Pendant quelques jours, Marine Le Pen a ressenti plus fort son hérédité (ça doit faire du bien, non ?) [1], Valérie Pécresse nous a fait rire comme à son habitude (ah tiens finalement rien n’a changé).
Pendant quelques jours, on a pris du recul sur l’apologie du blasphème qui donne d’un côté un blanc-seing à Charlie, et sur la liberté d’expression qu’on questionne d’un autre côté face à l’antisémitisme de Dieudonné. Je me permets juste de hasarder qu’il y a quand même une différence entre critiquer plus ou moins maladroitement la religion et l’incitation à la haine raciale [2]. Mais au moins on y aura réfléchi. En tout cas moi, j’y aurai réfléchi, qui habituellement suis davantage dans la course à l’échalote que dans l’épistémologie [3].

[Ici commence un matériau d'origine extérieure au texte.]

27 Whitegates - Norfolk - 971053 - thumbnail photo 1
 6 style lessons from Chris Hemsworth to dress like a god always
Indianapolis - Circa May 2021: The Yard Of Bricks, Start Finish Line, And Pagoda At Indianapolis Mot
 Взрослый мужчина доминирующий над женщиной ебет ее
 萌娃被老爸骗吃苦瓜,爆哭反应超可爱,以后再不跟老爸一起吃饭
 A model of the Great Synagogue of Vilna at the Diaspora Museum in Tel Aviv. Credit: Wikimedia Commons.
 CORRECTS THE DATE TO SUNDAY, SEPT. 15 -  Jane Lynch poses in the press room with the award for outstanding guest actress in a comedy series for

Pendant quelques jours, les gens vont acheter la presse, qu’on dit moribonde ; se féliciter que les concurrents se soutiennent et s’entraident (si ça ce n’est pas un idéal de gauche, hein ?).
Pendant quelques jours on aura pu se lâcher sur l’humour noir, presque autant que les Belges que j’admire pour ça.
Pendant quelques jours, tous les commentateurs politiques auront pu gloser sur le sens profond du verbe être : « Je suis Charlie, » « Je ne suis pas Charlie, », et « la jeunesse se reconnaît dans tel slogan » par-ci, et « Je suis mulsulman, je suis juif, je suis flic » [4] par-là.
Pendant quelques jours on va prendre conscience que les mosquées sont souvent moches, ici cave, là entrepôt (Vendôme) réutilisés, si possible non ostensibles parce que ça emmerde un peu les municipalités, tandis que les temples des autres religions sont quand même vachement présents dans le paysage. L’antériorité historique n’explique pas tout. Les attaques contre les mosquées se seront multipliées ces derniers jours, malheureusement mille fois moins condamnées publiquement que tout le reste. L’habitude a la couenne dure [5].
Pendant quelques jours, on va sourire aux musulmans au lieu de les regarder de travers. Toujours ça de pris. Et aux bonnes sœurs aussi, tiens, y’a pas de raison ! Pendant une bonne partie de ma vie, j’ai été farouchement anti-clérical. Maintenant, je reconnais que les religions ont été un facteur d’éducation quand on n’éduquait pas à l’école, de loi avant les lois, de stabilité et de cohérence sociale avant que la société civile ne soit suffisamment construite pour assumer ce rôle. Et puis si ça sert de béquille aux gens qui n’ont pas la force d’affronter le néant spirituel [6], grand bien leur fasse tant qu’ils ne me font pas chier avec ça.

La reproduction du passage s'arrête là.